* start TASK INPUT *

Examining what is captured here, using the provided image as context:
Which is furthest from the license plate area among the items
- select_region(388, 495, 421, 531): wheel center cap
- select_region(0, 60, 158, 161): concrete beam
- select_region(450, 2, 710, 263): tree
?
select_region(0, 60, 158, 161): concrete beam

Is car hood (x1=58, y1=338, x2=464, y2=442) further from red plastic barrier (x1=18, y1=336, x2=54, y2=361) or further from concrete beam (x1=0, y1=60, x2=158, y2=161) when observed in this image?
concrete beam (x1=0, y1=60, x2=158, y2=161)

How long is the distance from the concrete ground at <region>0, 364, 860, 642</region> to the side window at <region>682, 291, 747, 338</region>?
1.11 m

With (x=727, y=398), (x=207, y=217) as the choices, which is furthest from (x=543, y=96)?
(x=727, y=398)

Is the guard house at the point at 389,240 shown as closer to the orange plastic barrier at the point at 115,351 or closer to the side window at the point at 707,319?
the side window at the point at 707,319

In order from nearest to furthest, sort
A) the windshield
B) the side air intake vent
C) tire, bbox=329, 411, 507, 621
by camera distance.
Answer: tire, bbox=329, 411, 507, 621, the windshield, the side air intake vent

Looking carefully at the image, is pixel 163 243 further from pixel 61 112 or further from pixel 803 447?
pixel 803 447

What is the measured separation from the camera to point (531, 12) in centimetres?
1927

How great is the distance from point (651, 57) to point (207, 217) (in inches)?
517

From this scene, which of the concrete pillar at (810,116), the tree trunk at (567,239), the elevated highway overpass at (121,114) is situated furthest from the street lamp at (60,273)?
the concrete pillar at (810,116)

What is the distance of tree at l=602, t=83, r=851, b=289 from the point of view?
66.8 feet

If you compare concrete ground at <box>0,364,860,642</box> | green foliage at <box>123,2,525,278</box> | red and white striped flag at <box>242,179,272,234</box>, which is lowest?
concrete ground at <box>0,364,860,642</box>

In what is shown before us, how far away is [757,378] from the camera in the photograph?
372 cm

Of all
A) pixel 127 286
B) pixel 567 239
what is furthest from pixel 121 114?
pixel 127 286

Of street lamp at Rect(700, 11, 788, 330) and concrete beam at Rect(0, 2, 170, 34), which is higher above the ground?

* end TASK INPUT *

Reproduce the entire material above verbatim, line for line, with no alterations.

Examining what is captured here, using the provided image as context:
Which is furthest from the license plate area among the items
- select_region(388, 495, 421, 531): wheel center cap
- select_region(0, 60, 158, 161): concrete beam
- select_region(450, 2, 710, 263): tree
?
select_region(0, 60, 158, 161): concrete beam

Is car hood (x1=58, y1=338, x2=464, y2=442) further from red plastic barrier (x1=18, y1=336, x2=54, y2=361) or further from concrete beam (x1=0, y1=60, x2=158, y2=161) when observed in this image?
concrete beam (x1=0, y1=60, x2=158, y2=161)

How long is the distance from the concrete ground at <region>0, 364, 860, 642</region> to the side window at <region>682, 291, 747, 338</region>?
1.11 m

With (x=727, y=398), (x=207, y=217) as the choices, which is furthest from (x=543, y=96)?
(x=727, y=398)

Is the guard house at the point at 389,240 shown as closer to the orange plastic barrier at the point at 115,351 or closer to the side window at the point at 707,319?
the side window at the point at 707,319

In order from nearest to furthest, sort
A) the windshield
B) the side air intake vent
C) tire, bbox=329, 411, 507, 621
by camera distance.
Answer: tire, bbox=329, 411, 507, 621, the windshield, the side air intake vent

Looking carefully at the image, is pixel 163 243 further from pixel 61 112 or further from pixel 803 447?
pixel 803 447

What is the measured separation from the camera to point (531, 12) in centimetres?
1927

How great is the distance from point (651, 57) to point (207, 217) (in inches)?
517

From this scene, which of the concrete pillar at (810,116), the tree trunk at (567,239), the elevated highway overpass at (121,114) is situated furthest from the street lamp at (60,273)?
the concrete pillar at (810,116)

What is the distance of tree at l=602, t=83, r=851, b=289 from the point of view?
66.8 feet

If you compare concrete ground at <box>0,364,860,642</box> | green foliage at <box>123,2,525,278</box> | red and white striped flag at <box>242,179,272,234</box>, which is lowest?
concrete ground at <box>0,364,860,642</box>

In what is shown before us, how far away is [757,378] from the camera in the photograph?
372 cm

Of all
A) pixel 127 286
B) pixel 567 239
what is furthest from pixel 121 114?
pixel 127 286

Of street lamp at Rect(700, 11, 788, 330) and concrete beam at Rect(0, 2, 170, 34), which is higher above the ground?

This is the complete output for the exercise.